Start Records for processing

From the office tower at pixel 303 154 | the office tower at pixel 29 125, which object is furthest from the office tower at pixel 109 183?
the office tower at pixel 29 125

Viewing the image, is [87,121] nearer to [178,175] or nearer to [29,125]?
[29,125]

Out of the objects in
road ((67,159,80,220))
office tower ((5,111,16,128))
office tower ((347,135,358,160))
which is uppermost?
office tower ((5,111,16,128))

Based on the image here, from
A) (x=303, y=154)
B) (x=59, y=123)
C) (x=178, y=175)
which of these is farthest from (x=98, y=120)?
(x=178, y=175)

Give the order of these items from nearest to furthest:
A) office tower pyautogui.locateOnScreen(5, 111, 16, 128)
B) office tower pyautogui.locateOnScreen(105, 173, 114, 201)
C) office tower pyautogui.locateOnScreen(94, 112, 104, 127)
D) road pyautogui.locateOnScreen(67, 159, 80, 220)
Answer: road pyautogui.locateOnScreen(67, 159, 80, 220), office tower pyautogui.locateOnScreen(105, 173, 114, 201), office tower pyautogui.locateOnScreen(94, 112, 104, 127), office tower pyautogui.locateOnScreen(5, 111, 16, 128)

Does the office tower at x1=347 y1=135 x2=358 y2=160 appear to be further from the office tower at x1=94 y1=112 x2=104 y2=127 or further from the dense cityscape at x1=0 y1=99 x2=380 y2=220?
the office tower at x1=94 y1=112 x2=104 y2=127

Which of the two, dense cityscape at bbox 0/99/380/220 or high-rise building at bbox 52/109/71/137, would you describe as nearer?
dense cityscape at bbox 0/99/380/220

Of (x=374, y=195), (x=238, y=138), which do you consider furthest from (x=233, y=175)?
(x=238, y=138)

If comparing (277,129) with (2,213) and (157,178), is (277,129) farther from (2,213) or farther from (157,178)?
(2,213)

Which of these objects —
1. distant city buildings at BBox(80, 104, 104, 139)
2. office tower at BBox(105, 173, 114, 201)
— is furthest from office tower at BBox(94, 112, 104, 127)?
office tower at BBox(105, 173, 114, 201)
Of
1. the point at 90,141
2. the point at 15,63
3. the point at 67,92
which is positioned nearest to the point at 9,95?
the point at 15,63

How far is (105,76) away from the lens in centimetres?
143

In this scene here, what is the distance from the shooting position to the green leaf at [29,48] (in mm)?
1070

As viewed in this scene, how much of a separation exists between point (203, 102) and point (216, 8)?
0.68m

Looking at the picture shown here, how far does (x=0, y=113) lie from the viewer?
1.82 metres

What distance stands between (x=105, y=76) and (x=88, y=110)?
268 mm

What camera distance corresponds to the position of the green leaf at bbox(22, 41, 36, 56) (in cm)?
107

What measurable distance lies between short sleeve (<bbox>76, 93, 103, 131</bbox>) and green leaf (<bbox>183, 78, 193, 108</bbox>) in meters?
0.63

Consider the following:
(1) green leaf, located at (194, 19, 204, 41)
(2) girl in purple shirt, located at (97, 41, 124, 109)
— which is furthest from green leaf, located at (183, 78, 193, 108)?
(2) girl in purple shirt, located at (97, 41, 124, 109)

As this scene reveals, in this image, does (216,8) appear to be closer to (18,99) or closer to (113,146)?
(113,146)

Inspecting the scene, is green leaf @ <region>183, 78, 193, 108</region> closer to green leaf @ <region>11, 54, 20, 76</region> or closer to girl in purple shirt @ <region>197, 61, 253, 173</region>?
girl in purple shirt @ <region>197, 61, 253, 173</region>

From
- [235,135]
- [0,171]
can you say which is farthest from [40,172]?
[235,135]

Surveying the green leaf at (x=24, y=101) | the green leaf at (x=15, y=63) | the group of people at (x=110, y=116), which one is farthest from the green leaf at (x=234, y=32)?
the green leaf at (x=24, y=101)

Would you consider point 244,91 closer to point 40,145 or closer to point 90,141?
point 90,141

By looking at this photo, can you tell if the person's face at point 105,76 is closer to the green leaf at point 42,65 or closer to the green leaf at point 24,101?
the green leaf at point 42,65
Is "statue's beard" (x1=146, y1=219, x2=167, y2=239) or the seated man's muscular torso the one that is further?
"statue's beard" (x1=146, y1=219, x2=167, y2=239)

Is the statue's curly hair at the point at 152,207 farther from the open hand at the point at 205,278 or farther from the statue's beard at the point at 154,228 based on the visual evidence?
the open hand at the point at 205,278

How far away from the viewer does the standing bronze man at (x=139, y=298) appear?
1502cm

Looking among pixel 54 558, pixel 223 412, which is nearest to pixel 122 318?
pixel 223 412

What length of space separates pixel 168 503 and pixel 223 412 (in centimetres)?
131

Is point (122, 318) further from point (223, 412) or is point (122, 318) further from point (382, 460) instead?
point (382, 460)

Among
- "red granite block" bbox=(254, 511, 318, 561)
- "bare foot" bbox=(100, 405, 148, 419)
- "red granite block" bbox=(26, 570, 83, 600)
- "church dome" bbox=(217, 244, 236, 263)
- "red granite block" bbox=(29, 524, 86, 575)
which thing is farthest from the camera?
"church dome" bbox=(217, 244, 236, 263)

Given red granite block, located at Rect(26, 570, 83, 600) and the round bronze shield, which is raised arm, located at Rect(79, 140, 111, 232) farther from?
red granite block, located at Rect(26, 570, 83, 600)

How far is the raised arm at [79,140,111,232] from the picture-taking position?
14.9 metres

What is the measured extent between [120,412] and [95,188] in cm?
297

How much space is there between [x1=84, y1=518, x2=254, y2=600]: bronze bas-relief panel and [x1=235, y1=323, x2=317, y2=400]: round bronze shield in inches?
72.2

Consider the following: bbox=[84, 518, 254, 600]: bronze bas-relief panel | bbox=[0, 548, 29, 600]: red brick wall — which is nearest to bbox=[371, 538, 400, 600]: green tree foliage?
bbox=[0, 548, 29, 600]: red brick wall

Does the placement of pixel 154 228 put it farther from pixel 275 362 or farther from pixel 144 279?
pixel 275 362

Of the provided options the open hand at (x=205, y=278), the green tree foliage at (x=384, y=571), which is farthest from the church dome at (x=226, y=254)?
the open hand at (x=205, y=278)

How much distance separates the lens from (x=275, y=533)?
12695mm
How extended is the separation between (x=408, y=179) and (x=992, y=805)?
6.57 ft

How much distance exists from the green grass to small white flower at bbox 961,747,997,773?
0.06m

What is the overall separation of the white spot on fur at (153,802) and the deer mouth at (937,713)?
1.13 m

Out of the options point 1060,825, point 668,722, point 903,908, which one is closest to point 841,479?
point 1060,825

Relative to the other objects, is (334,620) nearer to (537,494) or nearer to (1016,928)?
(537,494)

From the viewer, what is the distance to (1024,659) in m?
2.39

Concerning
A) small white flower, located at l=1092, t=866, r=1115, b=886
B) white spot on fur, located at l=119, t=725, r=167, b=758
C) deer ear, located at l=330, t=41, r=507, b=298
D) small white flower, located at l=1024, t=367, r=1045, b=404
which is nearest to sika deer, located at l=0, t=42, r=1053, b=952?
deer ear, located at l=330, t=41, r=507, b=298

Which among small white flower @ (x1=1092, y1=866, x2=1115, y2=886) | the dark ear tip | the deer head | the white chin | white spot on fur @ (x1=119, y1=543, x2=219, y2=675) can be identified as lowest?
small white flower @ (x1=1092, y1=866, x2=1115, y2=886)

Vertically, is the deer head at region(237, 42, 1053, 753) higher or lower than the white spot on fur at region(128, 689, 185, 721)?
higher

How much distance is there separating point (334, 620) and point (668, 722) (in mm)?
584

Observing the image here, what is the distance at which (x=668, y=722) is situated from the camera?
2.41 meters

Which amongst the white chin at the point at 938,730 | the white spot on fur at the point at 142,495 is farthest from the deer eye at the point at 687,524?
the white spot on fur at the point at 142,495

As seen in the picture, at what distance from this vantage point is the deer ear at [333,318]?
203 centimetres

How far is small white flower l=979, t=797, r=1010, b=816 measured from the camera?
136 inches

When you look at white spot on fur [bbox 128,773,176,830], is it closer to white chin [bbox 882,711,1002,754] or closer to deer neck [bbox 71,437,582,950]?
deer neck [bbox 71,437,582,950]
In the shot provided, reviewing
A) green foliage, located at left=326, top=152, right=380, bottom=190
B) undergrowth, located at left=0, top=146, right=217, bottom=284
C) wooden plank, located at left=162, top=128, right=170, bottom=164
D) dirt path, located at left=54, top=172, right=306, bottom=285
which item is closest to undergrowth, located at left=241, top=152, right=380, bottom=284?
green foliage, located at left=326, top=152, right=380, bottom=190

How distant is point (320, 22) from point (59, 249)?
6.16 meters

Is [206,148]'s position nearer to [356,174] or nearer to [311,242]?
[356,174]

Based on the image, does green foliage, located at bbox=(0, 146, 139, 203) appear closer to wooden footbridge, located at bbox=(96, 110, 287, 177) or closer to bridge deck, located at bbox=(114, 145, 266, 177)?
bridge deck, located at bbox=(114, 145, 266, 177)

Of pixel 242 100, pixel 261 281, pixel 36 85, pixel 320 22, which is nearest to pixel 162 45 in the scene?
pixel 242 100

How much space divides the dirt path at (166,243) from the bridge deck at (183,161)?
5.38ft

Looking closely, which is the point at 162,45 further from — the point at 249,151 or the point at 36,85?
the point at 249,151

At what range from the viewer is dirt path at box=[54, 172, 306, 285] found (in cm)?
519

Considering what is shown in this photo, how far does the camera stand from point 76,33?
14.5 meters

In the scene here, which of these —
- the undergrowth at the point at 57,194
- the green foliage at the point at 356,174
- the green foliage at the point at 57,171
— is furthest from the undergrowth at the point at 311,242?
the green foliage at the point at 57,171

End Records for processing

Convert the entries in the stretch from the one containing "How much space divides" through the end of the entries into a two-column CSV with the headers input and output. Make one row per entry, with its text and its answer each in a single quoted field and line breaks replaced by spaces.

* _Solution_
input,output
"How much space divides the dirt path at (166,243) from the bridge deck at (183,161)?","5.38ft"
"Looking closely, which is the point at 162,45 further from — the point at 249,151 or the point at 36,85?","the point at 249,151"
"At what range from the viewer is dirt path at box=[54, 172, 306, 285] found (in cm)?","519"
"Considering what is shown in this photo, how far does the camera stand from point 76,33?","14.5 meters"
"In the scene here, which of these — - the undergrowth at the point at 57,194 - the green foliage at the point at 356,174 - the green foliage at the point at 57,171 — is furthest from the undergrowth at the point at 311,242?","the green foliage at the point at 57,171"